**Text:**

Index-first GeoTIFF access layer for ML and analysis, powered by queryable Parquet indexes.
Project description
🛰️ Rasteret
Made to beat cold starts.
Index-first access to cloud-native GeoTIFF collections for ML and analysis.
Every cold start re-parses satellite image metadata over HTTP - per scene, per band. Sentinel-2, Landsat, NAIP, every time. Your colleague did it last Tuesday, CI did it overnight, PyTorch respawns DataLoader workers every epoch. A single project repeats millions of redundant requests before a pixel moves.
Rasteret parses those headers once, caches them in Parquet, and its own reader fetches pixels concurrently with no GDAL in the path. Up to 20x faster on cold starts.
Rasteret calls this pattern index-first geospatial retrieval:
- Control plane: a queryable Parquet index (scene metadata, COG header metadata, user columns like splits/labels)
- Data plane: on-demand tile reads from the original GeoTIFF/COG objects
This keeps metadata and experiment logic in tables while leaving imagery bytes in source COGs.
Key Features -
- Easy - three lines from STAC search or Parquet file to a TorchGeo-compatible dataset
- 20x faster, saves cloud LISTs and GETs - Our custom I/O reads tiles fast with zero STAC/header overhead once a Collection is built
- Zero data downloads - work with terabytes of imagery while storing only megabytes of metadata.
- No STAC at training time - query once at setup; zero API calls during training with Collection you can extend.

**Material:**
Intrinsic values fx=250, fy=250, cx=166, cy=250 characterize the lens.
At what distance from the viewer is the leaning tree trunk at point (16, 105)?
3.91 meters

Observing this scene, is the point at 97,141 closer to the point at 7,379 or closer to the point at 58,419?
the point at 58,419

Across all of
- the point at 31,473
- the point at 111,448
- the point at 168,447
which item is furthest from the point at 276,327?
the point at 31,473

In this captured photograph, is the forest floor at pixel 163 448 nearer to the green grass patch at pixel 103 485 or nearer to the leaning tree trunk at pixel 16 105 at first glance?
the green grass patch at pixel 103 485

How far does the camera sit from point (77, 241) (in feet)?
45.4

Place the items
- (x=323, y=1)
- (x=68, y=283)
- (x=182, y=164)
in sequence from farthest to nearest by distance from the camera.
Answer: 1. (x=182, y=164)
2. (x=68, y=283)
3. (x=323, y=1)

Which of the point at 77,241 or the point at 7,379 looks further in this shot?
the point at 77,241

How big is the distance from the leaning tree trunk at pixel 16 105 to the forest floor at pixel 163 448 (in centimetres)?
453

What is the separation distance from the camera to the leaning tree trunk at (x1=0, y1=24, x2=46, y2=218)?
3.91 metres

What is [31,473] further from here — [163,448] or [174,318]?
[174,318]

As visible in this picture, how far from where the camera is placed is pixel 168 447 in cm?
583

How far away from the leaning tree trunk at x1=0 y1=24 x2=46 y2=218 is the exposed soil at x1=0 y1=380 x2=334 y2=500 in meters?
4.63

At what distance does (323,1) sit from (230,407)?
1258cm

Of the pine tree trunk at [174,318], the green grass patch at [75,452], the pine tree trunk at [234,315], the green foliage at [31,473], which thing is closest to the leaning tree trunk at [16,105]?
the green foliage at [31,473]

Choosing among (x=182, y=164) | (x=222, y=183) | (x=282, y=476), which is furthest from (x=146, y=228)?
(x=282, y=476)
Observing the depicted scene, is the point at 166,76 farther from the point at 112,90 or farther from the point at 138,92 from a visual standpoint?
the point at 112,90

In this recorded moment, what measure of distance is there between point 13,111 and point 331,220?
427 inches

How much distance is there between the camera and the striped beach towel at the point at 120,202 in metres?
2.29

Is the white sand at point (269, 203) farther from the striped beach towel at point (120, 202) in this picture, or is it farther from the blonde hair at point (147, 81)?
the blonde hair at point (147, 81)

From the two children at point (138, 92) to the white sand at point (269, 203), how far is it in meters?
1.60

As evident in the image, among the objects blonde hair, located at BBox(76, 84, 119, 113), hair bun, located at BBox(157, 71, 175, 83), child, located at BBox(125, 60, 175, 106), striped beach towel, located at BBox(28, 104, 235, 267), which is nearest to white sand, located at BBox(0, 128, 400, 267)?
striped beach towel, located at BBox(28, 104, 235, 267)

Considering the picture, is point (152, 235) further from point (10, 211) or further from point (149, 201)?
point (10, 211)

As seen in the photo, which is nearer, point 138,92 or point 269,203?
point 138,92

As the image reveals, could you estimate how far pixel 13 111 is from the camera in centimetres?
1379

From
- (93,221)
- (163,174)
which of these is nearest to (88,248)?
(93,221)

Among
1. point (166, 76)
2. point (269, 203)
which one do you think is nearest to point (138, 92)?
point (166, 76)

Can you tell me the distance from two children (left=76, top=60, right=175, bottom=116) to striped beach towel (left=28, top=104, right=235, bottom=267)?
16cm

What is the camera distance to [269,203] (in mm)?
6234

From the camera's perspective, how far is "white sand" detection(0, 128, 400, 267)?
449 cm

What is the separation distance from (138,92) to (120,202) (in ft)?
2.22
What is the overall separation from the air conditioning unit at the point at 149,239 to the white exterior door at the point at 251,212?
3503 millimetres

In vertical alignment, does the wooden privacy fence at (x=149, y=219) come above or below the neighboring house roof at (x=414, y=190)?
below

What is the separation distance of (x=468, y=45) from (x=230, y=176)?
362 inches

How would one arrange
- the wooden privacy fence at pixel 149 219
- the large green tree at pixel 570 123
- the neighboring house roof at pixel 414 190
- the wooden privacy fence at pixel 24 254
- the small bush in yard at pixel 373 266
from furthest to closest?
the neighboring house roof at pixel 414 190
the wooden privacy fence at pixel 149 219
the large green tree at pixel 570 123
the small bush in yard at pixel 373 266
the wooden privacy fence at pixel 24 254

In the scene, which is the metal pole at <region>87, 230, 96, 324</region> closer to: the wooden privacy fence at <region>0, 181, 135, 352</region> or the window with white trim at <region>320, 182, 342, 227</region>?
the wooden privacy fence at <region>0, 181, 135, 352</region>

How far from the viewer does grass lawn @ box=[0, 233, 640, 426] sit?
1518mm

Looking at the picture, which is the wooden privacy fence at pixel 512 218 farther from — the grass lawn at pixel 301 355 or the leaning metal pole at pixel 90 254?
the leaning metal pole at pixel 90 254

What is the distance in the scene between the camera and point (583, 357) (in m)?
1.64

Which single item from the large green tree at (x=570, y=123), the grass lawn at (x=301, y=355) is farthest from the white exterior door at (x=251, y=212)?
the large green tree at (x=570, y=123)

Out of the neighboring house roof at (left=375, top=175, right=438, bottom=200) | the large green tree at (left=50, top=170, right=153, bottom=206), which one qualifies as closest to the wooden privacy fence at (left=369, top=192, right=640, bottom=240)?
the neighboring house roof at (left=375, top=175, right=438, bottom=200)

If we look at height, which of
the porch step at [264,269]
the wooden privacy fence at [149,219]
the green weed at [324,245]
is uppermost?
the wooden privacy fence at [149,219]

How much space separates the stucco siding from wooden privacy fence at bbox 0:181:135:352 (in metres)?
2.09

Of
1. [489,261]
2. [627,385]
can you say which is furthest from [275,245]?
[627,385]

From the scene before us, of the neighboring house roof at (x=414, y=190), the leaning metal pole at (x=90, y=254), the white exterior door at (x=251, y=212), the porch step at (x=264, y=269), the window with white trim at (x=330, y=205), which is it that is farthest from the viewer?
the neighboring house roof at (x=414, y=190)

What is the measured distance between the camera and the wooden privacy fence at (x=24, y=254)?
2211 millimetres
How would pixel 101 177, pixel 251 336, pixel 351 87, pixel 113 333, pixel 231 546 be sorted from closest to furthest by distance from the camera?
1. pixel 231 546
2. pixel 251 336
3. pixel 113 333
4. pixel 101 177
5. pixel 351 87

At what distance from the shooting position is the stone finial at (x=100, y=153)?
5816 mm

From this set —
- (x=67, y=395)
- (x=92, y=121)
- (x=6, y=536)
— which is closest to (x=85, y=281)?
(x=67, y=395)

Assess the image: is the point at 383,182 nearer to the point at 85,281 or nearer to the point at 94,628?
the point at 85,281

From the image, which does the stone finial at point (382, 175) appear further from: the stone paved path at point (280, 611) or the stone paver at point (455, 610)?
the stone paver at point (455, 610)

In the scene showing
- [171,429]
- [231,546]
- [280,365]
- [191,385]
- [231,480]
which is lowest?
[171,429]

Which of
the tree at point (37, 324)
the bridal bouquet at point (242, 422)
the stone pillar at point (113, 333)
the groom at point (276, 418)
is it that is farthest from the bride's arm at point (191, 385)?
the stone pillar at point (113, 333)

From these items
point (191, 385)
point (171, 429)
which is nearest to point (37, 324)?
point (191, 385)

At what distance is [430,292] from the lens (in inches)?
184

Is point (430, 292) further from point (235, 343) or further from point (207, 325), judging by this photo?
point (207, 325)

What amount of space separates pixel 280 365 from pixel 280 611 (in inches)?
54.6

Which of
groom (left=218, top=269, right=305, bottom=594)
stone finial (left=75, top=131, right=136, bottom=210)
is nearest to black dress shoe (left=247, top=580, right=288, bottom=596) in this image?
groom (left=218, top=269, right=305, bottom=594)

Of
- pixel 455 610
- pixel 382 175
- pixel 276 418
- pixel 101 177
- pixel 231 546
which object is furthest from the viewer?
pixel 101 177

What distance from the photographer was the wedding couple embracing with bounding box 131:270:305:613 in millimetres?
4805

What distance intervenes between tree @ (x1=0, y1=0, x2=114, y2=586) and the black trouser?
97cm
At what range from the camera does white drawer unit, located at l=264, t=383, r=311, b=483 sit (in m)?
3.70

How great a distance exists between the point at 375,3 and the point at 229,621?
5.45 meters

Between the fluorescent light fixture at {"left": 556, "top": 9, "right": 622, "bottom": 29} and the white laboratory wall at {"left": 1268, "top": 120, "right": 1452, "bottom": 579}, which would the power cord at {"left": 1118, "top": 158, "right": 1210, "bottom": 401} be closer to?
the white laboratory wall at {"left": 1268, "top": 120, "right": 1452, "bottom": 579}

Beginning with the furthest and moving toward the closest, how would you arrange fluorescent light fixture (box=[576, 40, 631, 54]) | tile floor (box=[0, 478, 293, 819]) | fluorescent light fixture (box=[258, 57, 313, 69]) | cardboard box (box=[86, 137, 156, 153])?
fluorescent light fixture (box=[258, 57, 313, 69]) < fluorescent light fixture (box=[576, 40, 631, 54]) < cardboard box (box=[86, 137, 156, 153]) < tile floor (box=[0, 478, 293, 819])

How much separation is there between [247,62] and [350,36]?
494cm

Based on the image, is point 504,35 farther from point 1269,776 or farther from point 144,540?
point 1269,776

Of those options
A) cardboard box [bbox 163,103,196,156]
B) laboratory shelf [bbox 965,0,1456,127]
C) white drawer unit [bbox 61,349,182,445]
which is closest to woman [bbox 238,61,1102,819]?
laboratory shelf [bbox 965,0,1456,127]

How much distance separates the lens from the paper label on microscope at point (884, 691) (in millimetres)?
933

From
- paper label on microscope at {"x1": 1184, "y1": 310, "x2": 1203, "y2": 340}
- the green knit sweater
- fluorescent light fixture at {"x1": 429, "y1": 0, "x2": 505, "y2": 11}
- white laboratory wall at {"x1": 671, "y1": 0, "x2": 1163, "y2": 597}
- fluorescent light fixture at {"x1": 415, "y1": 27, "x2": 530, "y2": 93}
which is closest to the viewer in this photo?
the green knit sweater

**Task prompt:** Continue the Rasteret project description from where it stops. The entries are separate material and have no connection to the Rasteret project description.

**Answer:**
- Reproducible - same Parquet index = same records = same results
- Native dtypes - integer imagery stays integer; missing/edge coverage is represented via fill values (nodata or 0) instead of NaNs
- Shareable cache - enrich our Collection with your ML splits, patch geometries, custom data points for ML, and share it, don't write folders of image chips!
Rasteret is an opt-in accelerator that integrates with TorchGeo by
returning a standard GeoDataset. Your samplers, DataLoader, xarray
workflows, and analysis tools stay the same - Rasteret handles the async
tile I/O underneath.
Installation
Requires Python 3.12+.
uv pip install rasteret
Extras
uv pip install "rasteret[xarray]" # + xarray output
uv pip install "rasteret[torchgeo]" # + TorchGeo for ML pipelines
uv pip install "rasteret[aws]" # + requester-pays buckets (Landsat, NAIP)
uv pip install "rasteret[azure]" # + Planetary Computer signed URLs
Combine as needed: uv pip install "rasteret[xarray,aws]".
Available extras: xarray, torchgeo, aws, azure, earthdata.
See Getting Started for details.
[!NOTE] Requester-pays data (Landsat, etc.): Install the
awsextra and configure AWS credentials (aws configureor environment variables). Free public collections like Sentinel-2 on Element84 work without credentials.
Built-in datasets
Rasteret ships with a growing catalog of datasets.
Each entry includes license metadata and a commercial_use flag for quick
filtering.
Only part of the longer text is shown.